→ Task description
Within the entries below, find the portion that opens with the line containing "A vibrational temperature diagram plots" and closes with the line containing "Given this setup, evaluate". Retype that portion exactly and only.

→ The input
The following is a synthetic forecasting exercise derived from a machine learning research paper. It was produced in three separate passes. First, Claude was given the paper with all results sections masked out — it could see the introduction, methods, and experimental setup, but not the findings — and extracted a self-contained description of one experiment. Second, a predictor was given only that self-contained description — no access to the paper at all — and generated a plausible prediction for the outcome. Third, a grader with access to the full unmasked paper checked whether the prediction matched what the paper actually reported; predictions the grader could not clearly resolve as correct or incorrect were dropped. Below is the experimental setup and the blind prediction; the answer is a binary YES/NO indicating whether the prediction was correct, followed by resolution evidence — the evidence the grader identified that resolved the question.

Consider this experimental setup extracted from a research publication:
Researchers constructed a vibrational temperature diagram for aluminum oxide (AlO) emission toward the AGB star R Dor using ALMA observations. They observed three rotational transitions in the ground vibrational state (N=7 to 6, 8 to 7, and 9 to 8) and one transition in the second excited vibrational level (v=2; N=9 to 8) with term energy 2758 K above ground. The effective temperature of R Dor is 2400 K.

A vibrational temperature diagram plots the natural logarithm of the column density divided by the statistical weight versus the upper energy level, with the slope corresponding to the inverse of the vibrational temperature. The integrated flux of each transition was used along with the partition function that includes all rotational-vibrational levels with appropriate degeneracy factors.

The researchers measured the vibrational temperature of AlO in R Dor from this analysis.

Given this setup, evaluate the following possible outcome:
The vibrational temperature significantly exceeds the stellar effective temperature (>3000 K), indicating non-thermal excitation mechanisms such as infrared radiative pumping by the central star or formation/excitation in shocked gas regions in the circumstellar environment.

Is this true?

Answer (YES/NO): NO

→ Output
A vibrational temperature diagram plots the natural logarithm of the column density divided by the statistical weight versus the upper energy level, with the slope corresponding to the inverse of the vibrational temperature. The integrated flux of each transition was used along with the partition function that includes all rotational-vibrational levels with appropriate degeneracy factors.

The researchers measured the vibrational temperature of AlO in R Dor from this analysis.

Given this setup, evaluate the following possible outcome:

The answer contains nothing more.